Conservative hysteroscopic treatment of stage I well differentiated endometrial cancer in patients with high surgical risk: a pilot study
- Author:
Paolo CASADIO
1
;
Francesca GUASINA
;
Maria Rita TALAMO
;
Roberto PARADISI
;
Ciro MORRA
;
Giulia MAGNARELLI
;
Renato SERACCHIOLI
Author Information
- Publication Type:Original Article
- Keywords: Endometrial Cancer; Hysteroscopic Surgery; Obesity; High Surgical Risk
- MeSH: Brachytherapy; Endometrial Neoplasms; Female; Follow-Up Studies; Hospitalization; Humans; Hysteroscopy; Intrauterine Devices; Obesity; Pilot Projects; Prospective Studies; Recurrence
- From:Journal of Gynecologic Oncology 2019;30(4):e62-
- CountryRepublic of Korea
- Language:English
- Abstract: OBJECTIVE: To report hysteroscopic treatment combined with levonorgestrel-releasing intrauterine device (LNG-IUD) to treat women with early well differentiated endometrial cancer (EC) at high surgical risk.
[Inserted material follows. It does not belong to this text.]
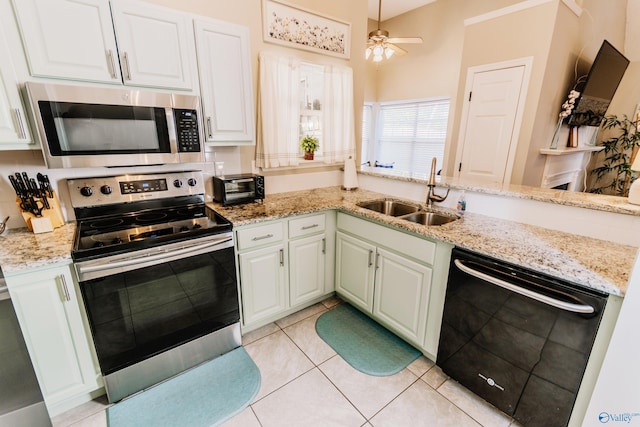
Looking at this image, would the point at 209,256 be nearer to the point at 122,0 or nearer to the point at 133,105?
the point at 133,105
METHODS: Nine women diagnosed with stage IA, grade 1 endometrioid EC which was contraindicated or refused standard treatment with external beam radiation therapy with or without brachytherapy were enrolled in our prospective study. Endo-myometrial hysteroscopic resection of the whole uterine cavity and the placement of LNG-IUD for 5 years was performed. Response rate, perioperative complications, and recurrence of disease were evaluated. RESULTS: None had intra or post-operative complications and all were discharged no later than the third day of hospitalization. After 6 months from surgery, all the women showed a complete regression of the lesion. All the women completed the 5 years follow-up and in no case was detected sign of recurrence. Two women died for causes unrelated to the tumor or the ongoing therapy. CONCLUSION: The alternative treatment with endo-myometrial hysteroscopic resection and LNG-IUD in women with stage IA, grade 1 endometrioid EC showed initial encouraging outcomes in terms of effectiveness and safety.